Work item >> Everything in the records below from the line containing "Как и когда" through the line containing "Female veterinarian diagnosis poodle dog" is to be reproduced exactly, those two lines included; no picture is to be copied.

The input >>
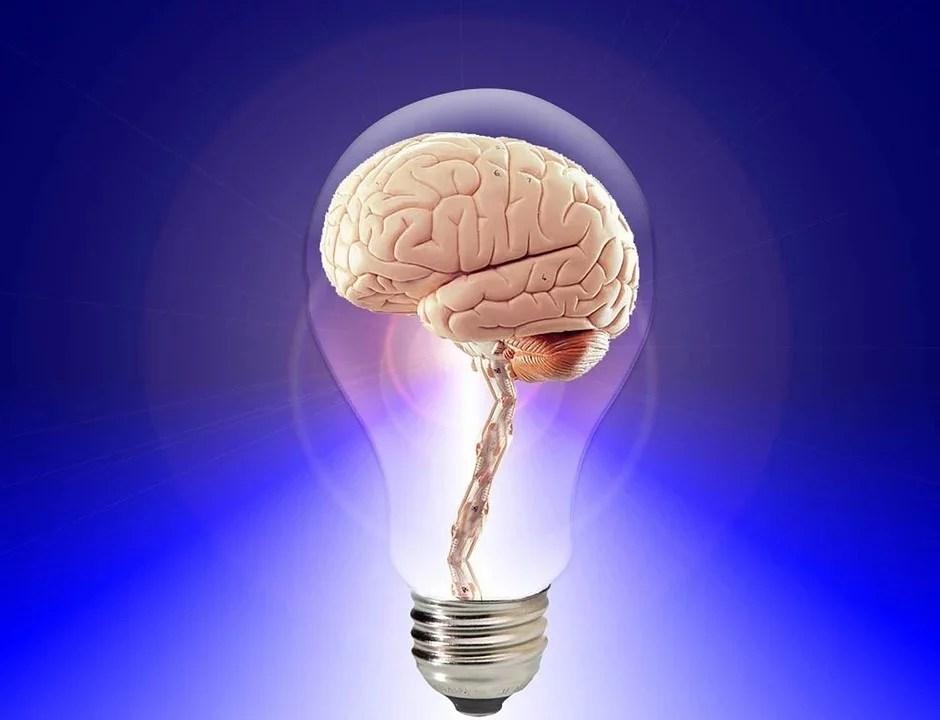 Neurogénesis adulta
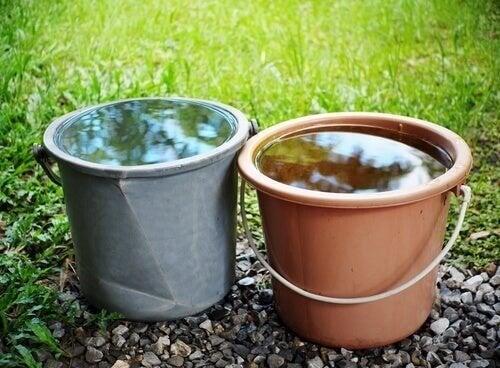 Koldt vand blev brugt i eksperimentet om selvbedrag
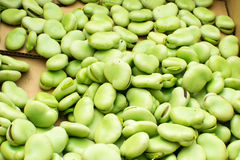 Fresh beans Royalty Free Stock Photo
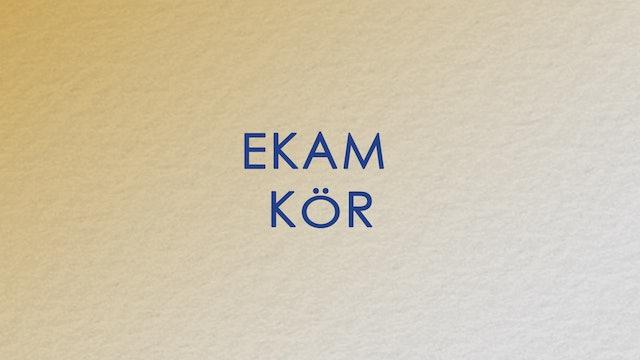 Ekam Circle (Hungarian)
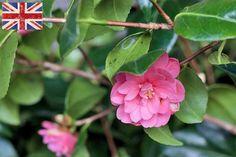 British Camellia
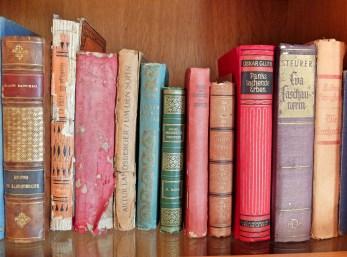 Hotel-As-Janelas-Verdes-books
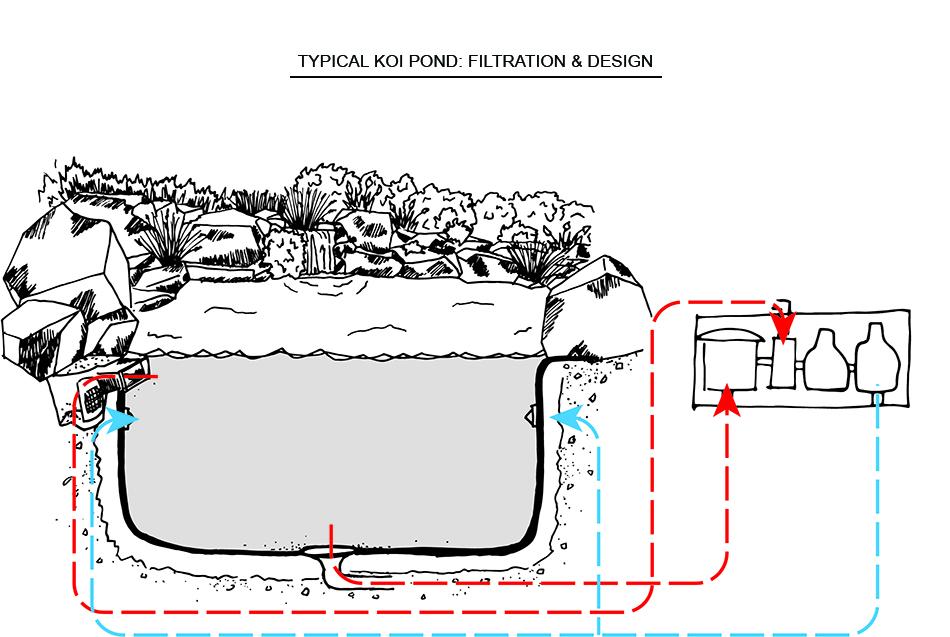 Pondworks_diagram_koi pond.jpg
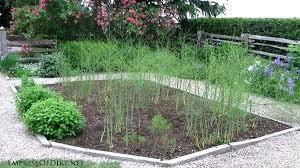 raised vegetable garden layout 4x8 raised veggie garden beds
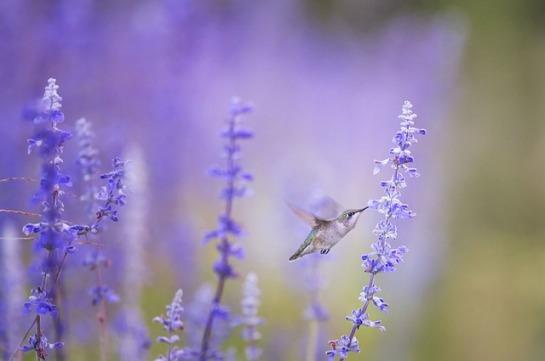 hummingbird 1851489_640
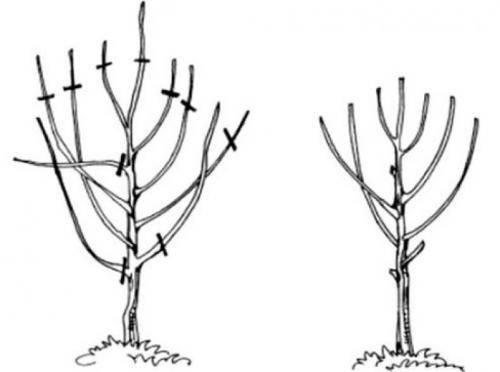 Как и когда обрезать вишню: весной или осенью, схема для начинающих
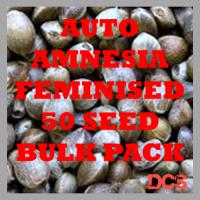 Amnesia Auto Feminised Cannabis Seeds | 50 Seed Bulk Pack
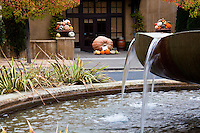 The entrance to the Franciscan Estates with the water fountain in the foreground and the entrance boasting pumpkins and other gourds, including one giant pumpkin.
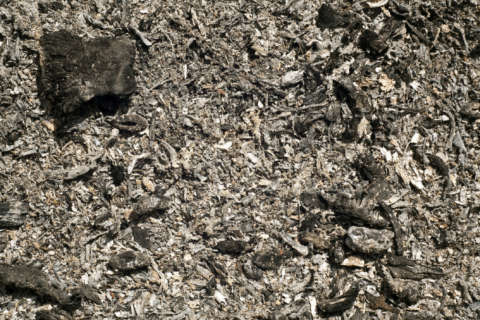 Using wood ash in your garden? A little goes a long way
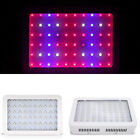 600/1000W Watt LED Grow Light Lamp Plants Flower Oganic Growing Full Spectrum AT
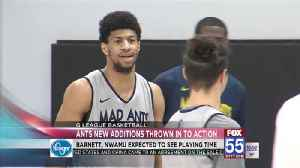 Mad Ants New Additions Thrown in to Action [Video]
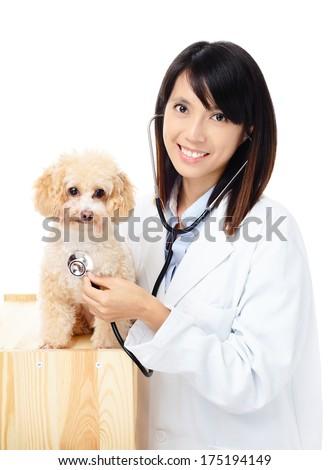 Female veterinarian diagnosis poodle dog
---
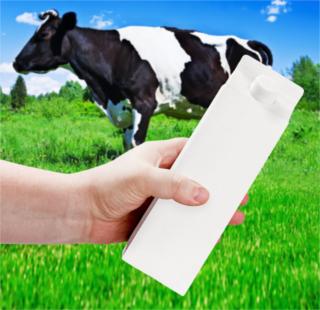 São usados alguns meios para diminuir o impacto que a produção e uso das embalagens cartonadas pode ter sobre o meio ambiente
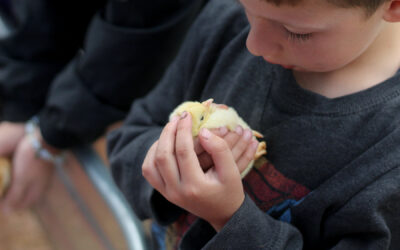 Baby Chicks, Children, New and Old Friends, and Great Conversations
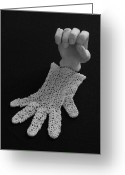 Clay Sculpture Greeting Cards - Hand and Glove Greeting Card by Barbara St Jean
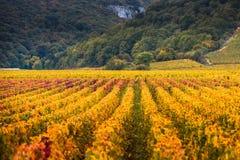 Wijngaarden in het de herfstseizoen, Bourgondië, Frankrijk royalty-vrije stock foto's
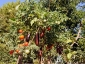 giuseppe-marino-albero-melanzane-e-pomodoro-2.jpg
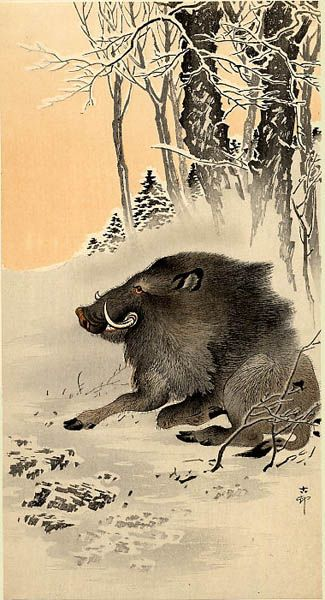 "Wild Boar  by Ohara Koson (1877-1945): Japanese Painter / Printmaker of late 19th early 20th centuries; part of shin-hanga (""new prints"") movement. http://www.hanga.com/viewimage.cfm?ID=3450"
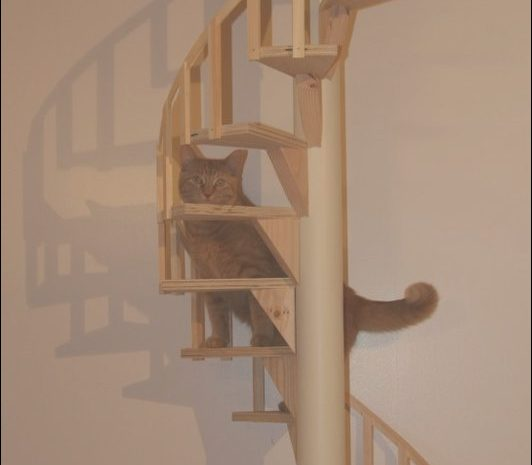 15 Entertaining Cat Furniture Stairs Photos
...
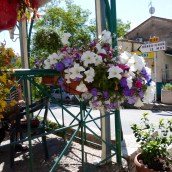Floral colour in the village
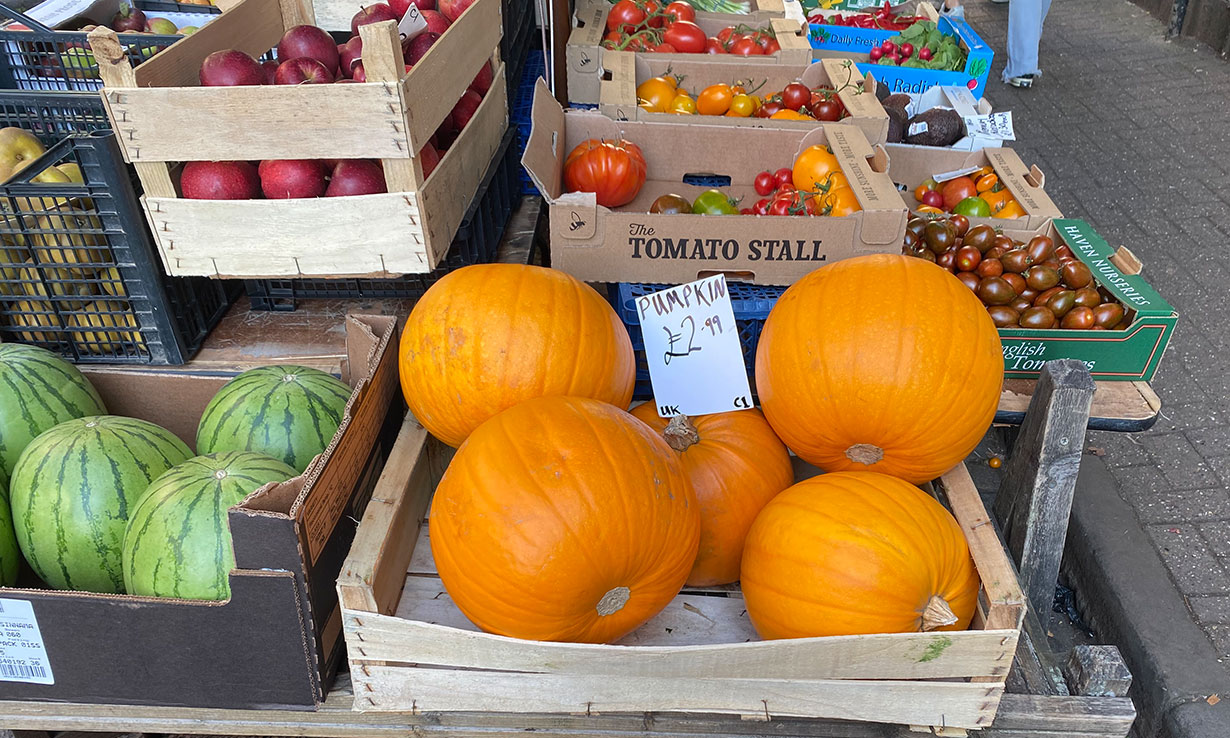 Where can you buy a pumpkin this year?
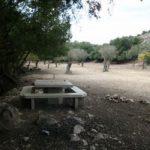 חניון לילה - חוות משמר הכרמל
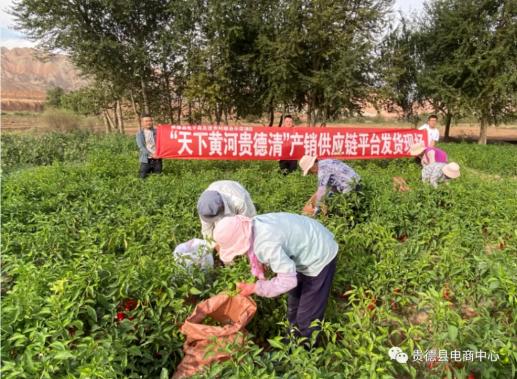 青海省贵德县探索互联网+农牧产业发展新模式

Response below >>
 Как и когда обрезать вишню: весной или осенью, схема для начинающих
 Amnesia Auto Feminised Cannabis Seeds | 50 Seed Bulk Pack
 The entrance to the Franciscan Estates with the water fountain in the foreground and the entrance boasting pumpkins and other gourds, including one giant pumpkin.
 Using wood ash in your garden? A little goes a long way
 600/1000W Watt LED Grow Light Lamp Plants Flower Oganic Growing Full Spectrum AT
 Mad Ants New Additions Thrown in to Action [Video]
 Female veterinarian diagnosis poodle dog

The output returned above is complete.